Saved entries
------------------------------------------------------------

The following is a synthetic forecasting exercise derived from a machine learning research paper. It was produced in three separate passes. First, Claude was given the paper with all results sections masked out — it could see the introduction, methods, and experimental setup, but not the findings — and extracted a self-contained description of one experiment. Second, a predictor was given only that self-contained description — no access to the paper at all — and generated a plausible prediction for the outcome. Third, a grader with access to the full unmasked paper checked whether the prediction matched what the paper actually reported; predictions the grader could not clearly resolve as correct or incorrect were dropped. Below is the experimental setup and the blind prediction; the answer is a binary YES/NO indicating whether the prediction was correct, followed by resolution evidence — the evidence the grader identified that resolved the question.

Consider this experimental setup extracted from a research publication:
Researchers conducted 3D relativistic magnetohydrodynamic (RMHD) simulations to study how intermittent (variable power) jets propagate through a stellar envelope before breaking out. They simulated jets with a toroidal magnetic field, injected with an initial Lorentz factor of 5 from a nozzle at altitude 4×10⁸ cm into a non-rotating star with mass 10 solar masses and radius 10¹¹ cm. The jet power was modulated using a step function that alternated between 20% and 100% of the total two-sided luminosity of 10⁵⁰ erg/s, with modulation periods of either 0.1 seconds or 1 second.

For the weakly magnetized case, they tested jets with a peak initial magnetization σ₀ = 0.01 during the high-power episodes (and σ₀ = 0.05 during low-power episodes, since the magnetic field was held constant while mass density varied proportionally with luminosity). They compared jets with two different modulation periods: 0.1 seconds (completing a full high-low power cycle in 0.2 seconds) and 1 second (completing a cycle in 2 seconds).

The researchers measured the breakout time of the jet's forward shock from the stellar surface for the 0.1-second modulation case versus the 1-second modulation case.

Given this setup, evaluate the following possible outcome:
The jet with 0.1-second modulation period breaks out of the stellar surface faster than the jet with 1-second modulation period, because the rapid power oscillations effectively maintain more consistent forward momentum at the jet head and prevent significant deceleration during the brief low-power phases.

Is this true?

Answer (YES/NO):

------------------------------------------------------------

Retype exactly, please, only the lines of the entries that run from the one containing "Researchers conducted 3D" to the last.

Researchers conducted 3D relativistic magnetohydrodynamic (RMHD) simulations to study how intermittent (variable power) jets propagate through a stellar envelope before breaking out. They simulated jets with a toroidal magnetic field, injected with an initial Lorentz factor of 5 from a nozzle at altitude 4×10⁸ cm into a non-rotating star with mass 10 solar masses and radius 10¹¹ cm. The jet power was modulated using a step function that alternated between 20% and 100% of the total two-sided luminosity of 10⁵⁰ erg/s, with modulation periods of either 0.1 seconds or 1 second.

For the weakly magnetized case, they tested jets with a peak initial magnetization σ₀ = 0.01 during the high-power episodes (and σ₀ = 0.05 during low-power episodes, since the magnetic field was held constant while mass density varied proportionally with luminosity). They compared jets with two different modulation periods: 0.1 seconds (completing a full high-low power cycle in 0.2 seconds) and 1 second (completing a cycle in 2 seconds).

The researchers measured the breakout time of the jet's forward shock from the stellar surface for the 0.1-second modulation case versus the 1-second modulation case.

Given this setup, evaluate the following possible outcome:
The jet with 0.1-second modulation period breaks out of the stellar surface faster than the jet with 1-second modulation period, because the rapid power oscillations effectively maintain more consistent forward momentum at the jet head and prevent significant deceleration during the brief low-power phases.

Is this true?

Answer (YES/NO):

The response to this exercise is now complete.